I’m trying to compile an ONNX model with TVM on CUDA GPU. When I enable the cublas BYOC, the saved file’s size doubles. Here is the script I use, for simplicity, I did not enable auto/meta scheduler and simply use the default schedule.
import argparse
import os.path as osp
import onnx
import tvm
from tvm import relay
def run(prefix):
onnx_model = onnx.load(osp.join(prefix, "model.onnx"))
mod, params = relay.frontend.from_onnx(onnx_model)
if args.cublas:
from tvm.relay.op.contrib.cublas import pattern_table
seq = tvm.transform.Sequential(
[
relay.transform.InferType(),
relay.transform.MergeComposite(pattern_table()),
relay.transform.AnnotateTarget("cublas"),
relay.transform.PartitionGraph(bind_constants=False),
relay.transform.InferType(),
]
)
mod = seq(mod)
with tvm.transform.PassContext(3):
factory = relay.build(mod, tvm.target.cuda(arch="sm_70"), params=params)

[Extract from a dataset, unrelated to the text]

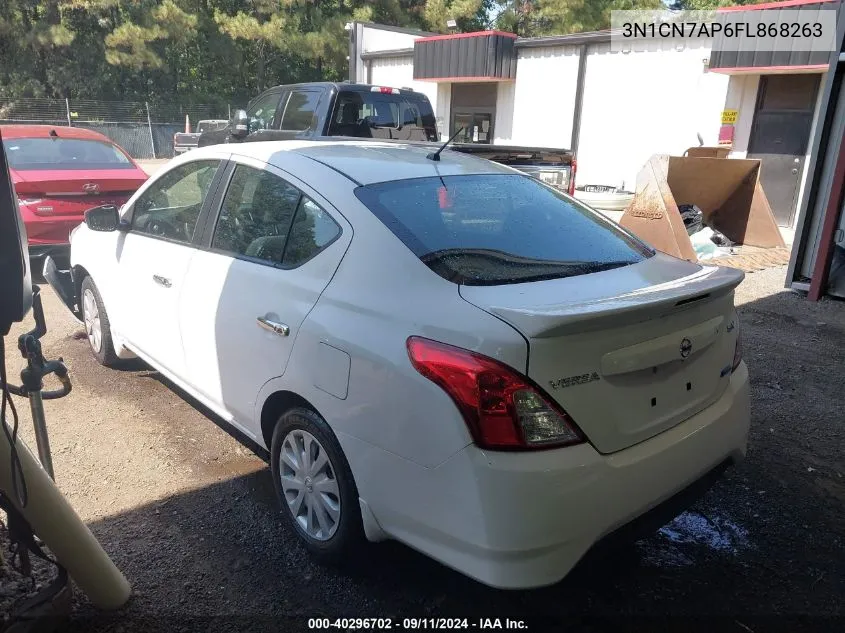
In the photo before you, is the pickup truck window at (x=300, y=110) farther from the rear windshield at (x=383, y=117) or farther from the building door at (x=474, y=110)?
the building door at (x=474, y=110)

factory.export_library(osp.join(prefix, "model.so"))
if __name__ == "__main__":
parser = argparse.ArgumentParser()
parser.add_argument('prefix', type=str)
parser.add_argument('--cublas', action="store_true")
args = parser.parse_args()
run(args.prefix)
After running, I get a shared lib that is twice the size of the original onnx file.
I also tried to save the lib, params and graph_json seperately, but the total size does not change. But if I don’t use the cublas BYOC, the saved .so file size can match the onnx file size correctly. What is the possible reason for this?